I don't think it's possible to talk about Icarus/Rise before seeing it. I'm a musician interested in this kind of "hamkaari" and I'm going to drive from Sacramento to see it. Then I'll post my comments.


Keywords: Established and Culture At Large

by bee-farhang intolerant (not verified) on

If you had actually gone to cultural events, you would know that San Francisco Ballet and Alonzo King's Lines Ballet are INTERNATIONALLY-ESTABLISHED Bay Area companies! And no, not ALL projects must exclusively involve Iranian groups!



by ladan K (not verified) on

Alex Kettly is pretty established. I don't think he'd be at all interested in dancing with Darvag or Shahrzad (whoever they are!)
I'm glad to see this kind of improvement in our standards. I wish they would come to Houston, where I live.

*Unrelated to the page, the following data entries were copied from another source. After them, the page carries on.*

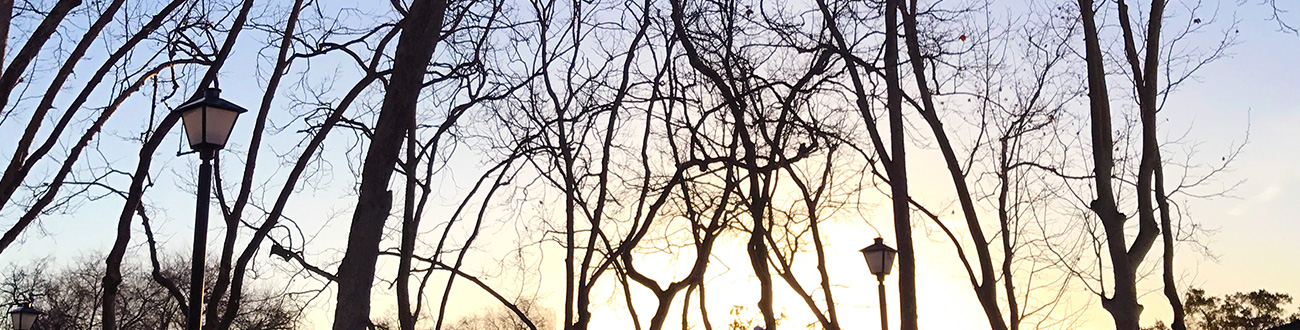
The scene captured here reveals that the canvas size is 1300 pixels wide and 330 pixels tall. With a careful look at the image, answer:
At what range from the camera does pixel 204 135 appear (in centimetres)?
757

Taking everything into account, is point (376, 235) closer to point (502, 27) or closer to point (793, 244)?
point (502, 27)

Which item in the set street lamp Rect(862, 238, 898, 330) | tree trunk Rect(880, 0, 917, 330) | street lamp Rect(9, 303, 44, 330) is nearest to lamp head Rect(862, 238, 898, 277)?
street lamp Rect(862, 238, 898, 330)

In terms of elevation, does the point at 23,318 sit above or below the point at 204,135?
above

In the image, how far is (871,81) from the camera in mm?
13438

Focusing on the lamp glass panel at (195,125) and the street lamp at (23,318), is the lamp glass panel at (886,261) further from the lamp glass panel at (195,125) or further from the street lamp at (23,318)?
the street lamp at (23,318)

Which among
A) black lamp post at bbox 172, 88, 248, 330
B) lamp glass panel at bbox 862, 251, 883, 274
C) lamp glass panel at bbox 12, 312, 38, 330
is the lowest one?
black lamp post at bbox 172, 88, 248, 330

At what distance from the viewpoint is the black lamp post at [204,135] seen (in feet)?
24.8

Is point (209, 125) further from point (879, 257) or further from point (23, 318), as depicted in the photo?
point (23, 318)

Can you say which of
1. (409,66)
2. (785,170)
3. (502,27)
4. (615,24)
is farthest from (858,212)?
(409,66)

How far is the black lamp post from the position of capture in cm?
757

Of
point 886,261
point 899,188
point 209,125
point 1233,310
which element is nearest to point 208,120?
point 209,125

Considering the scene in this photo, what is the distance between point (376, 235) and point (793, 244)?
338 inches

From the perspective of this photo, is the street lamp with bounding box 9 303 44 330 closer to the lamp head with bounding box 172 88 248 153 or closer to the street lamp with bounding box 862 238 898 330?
the lamp head with bounding box 172 88 248 153

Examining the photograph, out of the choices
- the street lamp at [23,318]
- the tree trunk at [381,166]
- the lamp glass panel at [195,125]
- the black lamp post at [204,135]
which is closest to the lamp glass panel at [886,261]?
the tree trunk at [381,166]
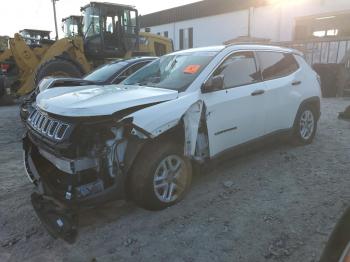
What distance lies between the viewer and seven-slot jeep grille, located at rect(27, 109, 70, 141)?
3.19 meters

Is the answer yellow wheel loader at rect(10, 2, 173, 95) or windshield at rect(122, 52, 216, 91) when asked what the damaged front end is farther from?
yellow wheel loader at rect(10, 2, 173, 95)

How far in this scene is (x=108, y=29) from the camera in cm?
1207

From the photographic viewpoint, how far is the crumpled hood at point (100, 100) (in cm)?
318

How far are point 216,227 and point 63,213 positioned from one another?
4.87 ft

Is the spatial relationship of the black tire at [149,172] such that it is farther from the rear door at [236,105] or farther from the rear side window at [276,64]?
the rear side window at [276,64]

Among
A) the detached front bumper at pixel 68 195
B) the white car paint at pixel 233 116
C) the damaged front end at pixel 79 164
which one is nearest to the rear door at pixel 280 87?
the white car paint at pixel 233 116

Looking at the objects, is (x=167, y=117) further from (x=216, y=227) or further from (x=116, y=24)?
(x=116, y=24)

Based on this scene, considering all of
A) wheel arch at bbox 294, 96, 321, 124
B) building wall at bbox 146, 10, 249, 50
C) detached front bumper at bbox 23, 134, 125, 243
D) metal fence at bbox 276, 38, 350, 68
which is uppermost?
building wall at bbox 146, 10, 249, 50

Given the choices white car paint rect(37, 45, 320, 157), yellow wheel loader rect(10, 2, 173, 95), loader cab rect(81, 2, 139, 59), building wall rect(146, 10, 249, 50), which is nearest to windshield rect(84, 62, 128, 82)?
white car paint rect(37, 45, 320, 157)

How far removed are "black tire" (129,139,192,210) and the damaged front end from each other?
103 mm

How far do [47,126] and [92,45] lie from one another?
366 inches

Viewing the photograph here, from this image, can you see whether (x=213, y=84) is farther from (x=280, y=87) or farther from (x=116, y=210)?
(x=116, y=210)

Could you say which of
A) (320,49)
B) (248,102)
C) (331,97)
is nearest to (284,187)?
(248,102)

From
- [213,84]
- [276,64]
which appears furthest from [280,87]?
[213,84]
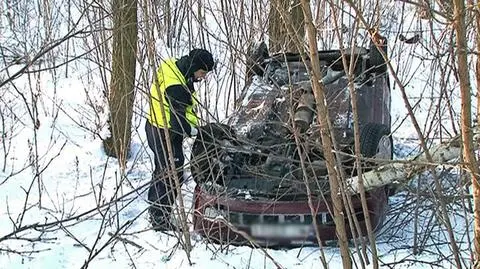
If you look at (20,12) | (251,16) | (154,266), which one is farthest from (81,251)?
(20,12)

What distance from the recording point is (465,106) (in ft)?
8.41

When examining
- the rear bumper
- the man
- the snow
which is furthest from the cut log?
the man

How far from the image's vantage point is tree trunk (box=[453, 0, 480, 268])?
243cm

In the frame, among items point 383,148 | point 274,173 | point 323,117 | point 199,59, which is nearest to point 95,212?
point 274,173

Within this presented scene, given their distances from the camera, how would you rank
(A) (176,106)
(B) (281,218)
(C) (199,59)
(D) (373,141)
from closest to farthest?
(B) (281,218), (D) (373,141), (A) (176,106), (C) (199,59)

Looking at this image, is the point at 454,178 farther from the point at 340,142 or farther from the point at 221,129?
the point at 221,129

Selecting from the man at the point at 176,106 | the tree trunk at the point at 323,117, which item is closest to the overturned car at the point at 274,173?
the man at the point at 176,106

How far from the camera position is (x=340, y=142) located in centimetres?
571

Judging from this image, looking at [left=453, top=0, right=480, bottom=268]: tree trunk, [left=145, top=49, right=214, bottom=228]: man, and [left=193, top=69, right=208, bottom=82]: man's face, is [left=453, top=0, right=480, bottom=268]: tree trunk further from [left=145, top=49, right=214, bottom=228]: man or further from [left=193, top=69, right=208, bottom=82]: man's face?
[left=193, top=69, right=208, bottom=82]: man's face

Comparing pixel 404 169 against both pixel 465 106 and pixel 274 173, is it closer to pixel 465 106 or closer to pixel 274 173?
pixel 465 106

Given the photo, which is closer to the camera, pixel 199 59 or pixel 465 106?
pixel 465 106

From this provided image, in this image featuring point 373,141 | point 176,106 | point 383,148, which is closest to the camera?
point 373,141

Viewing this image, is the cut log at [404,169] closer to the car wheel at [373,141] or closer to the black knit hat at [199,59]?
the car wheel at [373,141]

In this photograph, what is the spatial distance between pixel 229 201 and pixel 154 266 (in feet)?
2.44
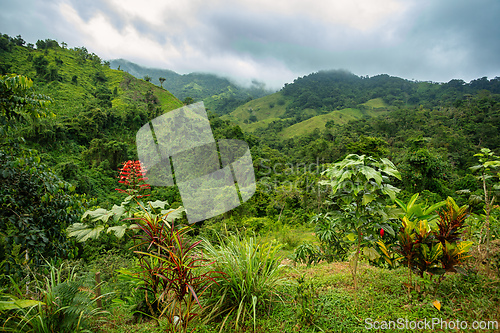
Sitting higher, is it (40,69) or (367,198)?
(40,69)

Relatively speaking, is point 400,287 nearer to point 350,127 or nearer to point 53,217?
point 53,217

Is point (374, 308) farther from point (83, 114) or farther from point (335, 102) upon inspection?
point (335, 102)

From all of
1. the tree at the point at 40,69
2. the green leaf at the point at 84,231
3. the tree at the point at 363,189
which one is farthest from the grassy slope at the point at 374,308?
the tree at the point at 40,69

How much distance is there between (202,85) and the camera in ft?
286

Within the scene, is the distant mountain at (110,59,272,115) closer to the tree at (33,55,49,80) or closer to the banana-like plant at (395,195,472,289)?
the tree at (33,55,49,80)

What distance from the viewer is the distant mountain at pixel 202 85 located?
69.6 metres

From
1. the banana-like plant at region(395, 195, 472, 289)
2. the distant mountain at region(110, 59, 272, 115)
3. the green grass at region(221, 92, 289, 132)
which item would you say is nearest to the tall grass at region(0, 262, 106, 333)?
the banana-like plant at region(395, 195, 472, 289)

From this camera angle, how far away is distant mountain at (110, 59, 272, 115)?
69.6 meters

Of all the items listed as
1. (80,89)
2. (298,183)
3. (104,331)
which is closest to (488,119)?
(298,183)

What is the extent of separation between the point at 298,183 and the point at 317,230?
35.4 feet

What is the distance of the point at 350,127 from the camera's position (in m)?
33.7

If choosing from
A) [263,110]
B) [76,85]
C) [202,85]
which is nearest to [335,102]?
[263,110]

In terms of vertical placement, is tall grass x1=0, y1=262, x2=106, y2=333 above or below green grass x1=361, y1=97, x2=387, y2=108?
below

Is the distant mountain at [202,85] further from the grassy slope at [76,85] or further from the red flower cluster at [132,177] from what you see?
the red flower cluster at [132,177]
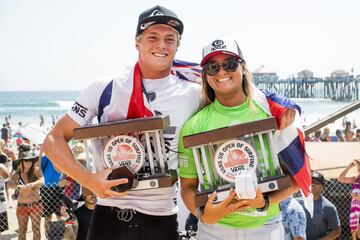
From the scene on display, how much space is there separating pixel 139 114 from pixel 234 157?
0.61 metres

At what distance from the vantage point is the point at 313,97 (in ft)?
269

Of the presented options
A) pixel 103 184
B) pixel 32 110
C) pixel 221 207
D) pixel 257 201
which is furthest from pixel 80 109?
pixel 32 110

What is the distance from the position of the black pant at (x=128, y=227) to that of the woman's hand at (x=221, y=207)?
0.39 metres

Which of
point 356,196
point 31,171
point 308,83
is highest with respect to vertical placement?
point 308,83

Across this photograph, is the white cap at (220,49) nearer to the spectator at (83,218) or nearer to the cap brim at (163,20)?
the cap brim at (163,20)

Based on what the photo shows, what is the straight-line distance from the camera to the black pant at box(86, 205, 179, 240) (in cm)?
288

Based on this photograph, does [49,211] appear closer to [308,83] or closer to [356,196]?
[356,196]

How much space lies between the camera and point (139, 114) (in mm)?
2855

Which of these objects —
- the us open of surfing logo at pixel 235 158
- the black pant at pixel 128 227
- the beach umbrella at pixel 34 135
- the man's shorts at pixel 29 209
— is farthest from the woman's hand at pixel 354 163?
the beach umbrella at pixel 34 135

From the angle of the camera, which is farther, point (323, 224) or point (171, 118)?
point (323, 224)

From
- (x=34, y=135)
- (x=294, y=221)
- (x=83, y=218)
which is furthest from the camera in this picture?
(x=34, y=135)

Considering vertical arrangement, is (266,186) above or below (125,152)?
below

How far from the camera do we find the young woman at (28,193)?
779 cm

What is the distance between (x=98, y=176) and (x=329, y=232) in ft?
12.4
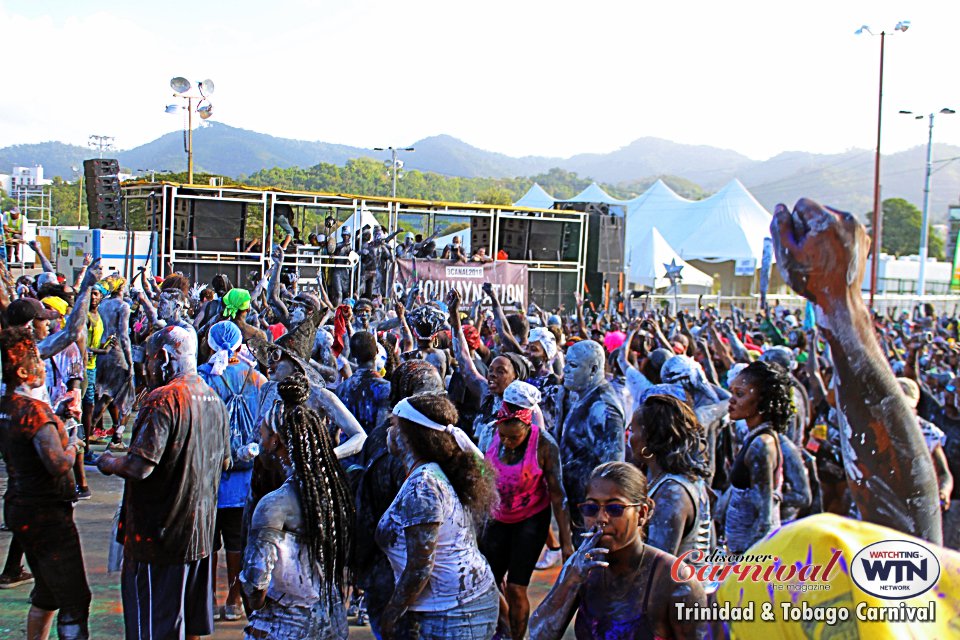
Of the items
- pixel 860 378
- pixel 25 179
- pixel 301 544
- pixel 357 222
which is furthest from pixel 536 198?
pixel 860 378

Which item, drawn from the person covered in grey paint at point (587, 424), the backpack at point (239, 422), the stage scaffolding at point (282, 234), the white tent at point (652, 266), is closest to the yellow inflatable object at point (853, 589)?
the person covered in grey paint at point (587, 424)

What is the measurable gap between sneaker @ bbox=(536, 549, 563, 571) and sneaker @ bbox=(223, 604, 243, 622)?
7.20ft

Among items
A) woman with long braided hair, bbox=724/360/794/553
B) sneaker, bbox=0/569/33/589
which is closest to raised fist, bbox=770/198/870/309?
woman with long braided hair, bbox=724/360/794/553

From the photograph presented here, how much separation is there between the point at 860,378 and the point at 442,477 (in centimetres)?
198

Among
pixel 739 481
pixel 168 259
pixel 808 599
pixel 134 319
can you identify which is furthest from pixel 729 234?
pixel 808 599

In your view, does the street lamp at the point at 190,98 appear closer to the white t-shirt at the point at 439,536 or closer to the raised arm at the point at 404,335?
the raised arm at the point at 404,335

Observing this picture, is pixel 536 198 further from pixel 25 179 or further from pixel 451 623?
pixel 451 623

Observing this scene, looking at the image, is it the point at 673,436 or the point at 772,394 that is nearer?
the point at 673,436

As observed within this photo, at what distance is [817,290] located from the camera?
1.47 metres

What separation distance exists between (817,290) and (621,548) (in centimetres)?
137

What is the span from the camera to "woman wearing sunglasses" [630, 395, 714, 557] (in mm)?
3242

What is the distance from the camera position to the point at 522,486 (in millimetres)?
4598

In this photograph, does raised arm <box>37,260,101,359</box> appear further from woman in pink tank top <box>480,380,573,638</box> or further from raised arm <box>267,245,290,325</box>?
raised arm <box>267,245,290,325</box>

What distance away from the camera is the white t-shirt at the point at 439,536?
10.1 feet
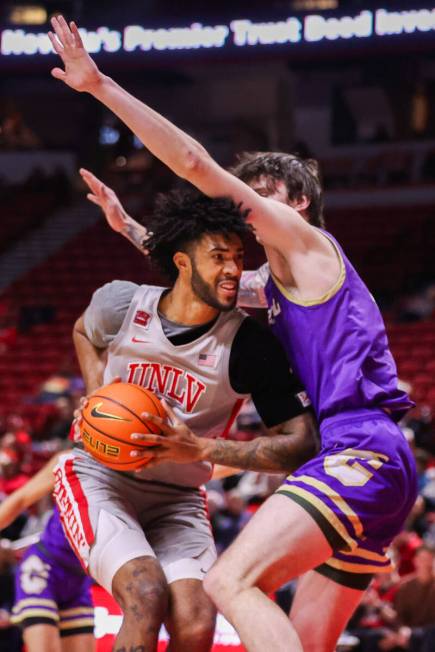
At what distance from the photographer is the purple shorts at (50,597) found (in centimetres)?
514

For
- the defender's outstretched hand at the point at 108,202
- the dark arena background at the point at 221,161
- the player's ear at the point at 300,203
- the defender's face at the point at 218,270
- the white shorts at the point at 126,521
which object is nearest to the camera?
the white shorts at the point at 126,521

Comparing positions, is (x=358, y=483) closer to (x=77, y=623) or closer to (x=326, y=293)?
(x=326, y=293)

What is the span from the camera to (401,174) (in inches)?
780

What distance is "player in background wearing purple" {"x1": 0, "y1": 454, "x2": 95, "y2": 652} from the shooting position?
5.12 m

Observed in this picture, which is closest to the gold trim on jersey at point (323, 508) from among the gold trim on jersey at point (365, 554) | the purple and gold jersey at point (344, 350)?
the gold trim on jersey at point (365, 554)

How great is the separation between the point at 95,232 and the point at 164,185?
1537mm

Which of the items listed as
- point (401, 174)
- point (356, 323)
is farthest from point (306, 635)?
point (401, 174)

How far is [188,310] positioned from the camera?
4305 mm

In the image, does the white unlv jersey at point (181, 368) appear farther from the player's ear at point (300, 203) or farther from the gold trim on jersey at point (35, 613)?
the gold trim on jersey at point (35, 613)

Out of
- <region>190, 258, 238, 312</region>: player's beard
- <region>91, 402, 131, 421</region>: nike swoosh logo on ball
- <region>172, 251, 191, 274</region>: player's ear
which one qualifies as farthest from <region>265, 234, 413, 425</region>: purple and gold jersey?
<region>91, 402, 131, 421</region>: nike swoosh logo on ball

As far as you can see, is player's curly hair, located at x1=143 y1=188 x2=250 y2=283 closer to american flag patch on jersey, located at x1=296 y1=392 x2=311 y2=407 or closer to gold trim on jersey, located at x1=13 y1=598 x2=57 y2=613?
american flag patch on jersey, located at x1=296 y1=392 x2=311 y2=407

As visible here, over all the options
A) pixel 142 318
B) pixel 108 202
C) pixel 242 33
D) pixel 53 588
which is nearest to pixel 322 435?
pixel 142 318

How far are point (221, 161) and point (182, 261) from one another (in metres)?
17.2

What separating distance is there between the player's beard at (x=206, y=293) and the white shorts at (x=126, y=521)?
0.76 m
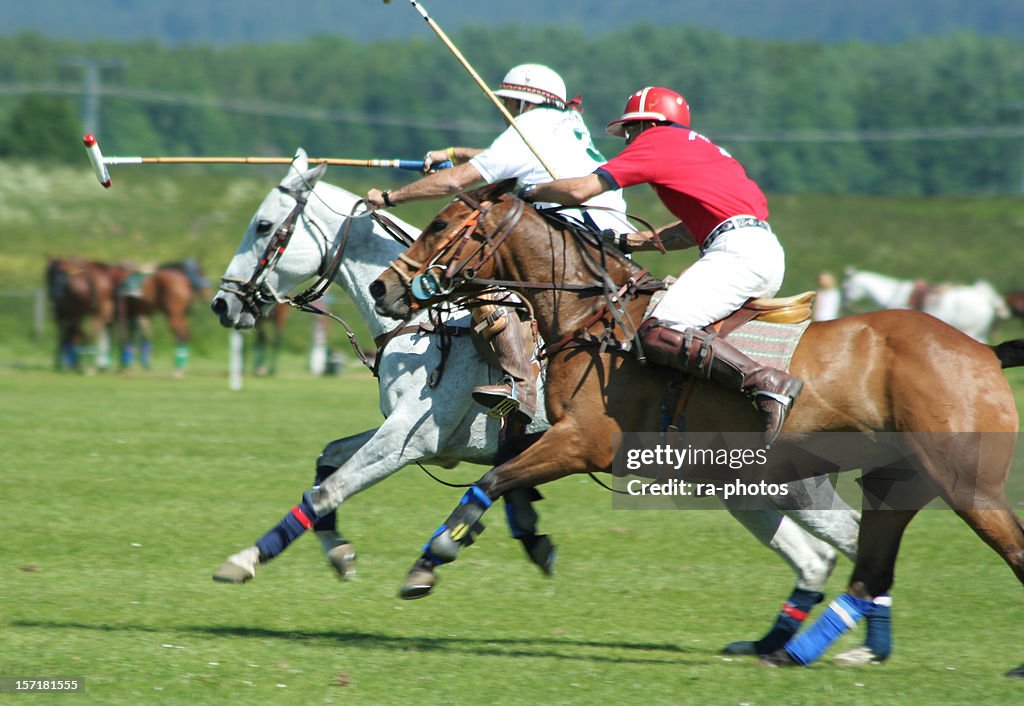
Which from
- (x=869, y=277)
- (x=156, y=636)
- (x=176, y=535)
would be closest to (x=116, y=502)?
(x=176, y=535)

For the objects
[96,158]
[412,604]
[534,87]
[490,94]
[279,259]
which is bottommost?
[412,604]

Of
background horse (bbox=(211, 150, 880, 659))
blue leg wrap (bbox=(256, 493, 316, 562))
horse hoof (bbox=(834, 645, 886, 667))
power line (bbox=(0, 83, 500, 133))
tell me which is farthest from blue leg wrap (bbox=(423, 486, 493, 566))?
power line (bbox=(0, 83, 500, 133))

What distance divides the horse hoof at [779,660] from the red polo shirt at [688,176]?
208 centimetres

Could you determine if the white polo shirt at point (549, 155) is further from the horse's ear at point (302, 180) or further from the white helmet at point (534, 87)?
the horse's ear at point (302, 180)

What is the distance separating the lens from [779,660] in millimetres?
6887

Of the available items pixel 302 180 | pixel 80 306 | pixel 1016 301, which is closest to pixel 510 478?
pixel 302 180

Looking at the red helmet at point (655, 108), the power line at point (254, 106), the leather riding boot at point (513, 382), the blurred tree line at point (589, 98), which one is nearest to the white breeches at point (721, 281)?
the red helmet at point (655, 108)

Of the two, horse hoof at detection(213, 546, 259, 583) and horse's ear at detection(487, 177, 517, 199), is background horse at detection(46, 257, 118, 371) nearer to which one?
horse hoof at detection(213, 546, 259, 583)

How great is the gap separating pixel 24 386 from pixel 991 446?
18433 millimetres

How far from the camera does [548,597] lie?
827 cm

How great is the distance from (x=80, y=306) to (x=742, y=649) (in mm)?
20900

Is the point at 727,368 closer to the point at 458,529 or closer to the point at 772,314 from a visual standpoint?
the point at 772,314

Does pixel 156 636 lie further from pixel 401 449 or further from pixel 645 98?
pixel 645 98

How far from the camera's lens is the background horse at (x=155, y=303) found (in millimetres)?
26047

Role of Translation and Artists

by Scholar who understands artists (not verified) on

The goal of "translation"--textual, or multimedia renditions--and exposing a literature to new target audiences is to ENGAGE them. (How many of your relatives have passionately translated Shamlou, Sepehri or Farrokhzad at home, and why do they still not have engaged global audiences?) While "ghoghnous/phoenix" is an eastern magical firebird which embodies rising out of ashes, Icarus, is a greek myth about rising and falling, which resonates with the western target audience, engaging them immediately, which then exposes them to new Iranian literature (BINGO! Mission accomplished!), without resorting to orientalist audience-pleasing techniques, which many resort to. As a scholar who values artists, I suggest you pay attention. (Marj, please read more about Icarus vs. Daedalus as "romantic" vs. "rational" archetypes).

Iranians and hyphenated Iranians, please do not consider yourselves as the target audience for efforts to introduce Iranian culture and engage it with the world at large; you are only a fraction of it. Please lift your heads up out of your local universes and take a look at the greater context. Is this attitude why your culture has been isolated and marginalized, I wonder?


Nappy--Consider yourself caught!

by olagh catcher (not verified) on

I have been a part of the "established Bay Area Iranian Community" for over 20 years and witnessed you all showing up in droves for everything from checking out each other's new outfits to the opening of a paper bag--so long as there was free food and drink & some deed o bazdeed.
Get off your fat duff and find some hosele fast so you might actually be enlightened! (Just a bit would help).


Excuse me scholars, if you

by Marj (not verified) on

Excuse me scholars, if you had named your project Phoenix (the legendary bird rising from its own ashes symbolizing revival and rebirth out of one's suffering and demise) would be much more appropriate. Icarus does not symbolize a "romantic artist" but a "deluded truth-seeker", whoever said that Icarus was a romantic anyway? The romanticism era is over, and what does romanticism have to do with the Iranian diasporic experience???


gotta be kidding!

by nappy (not verified) on

"High brow"? The established Bay Area Iranian groups don't have hosele for this kind of posing.


Is there any established Bay

by Anon (not verified) on

Is there any established Bay Area Iranian group such as Darvag theater group or Shahrzad dance group involved with this project?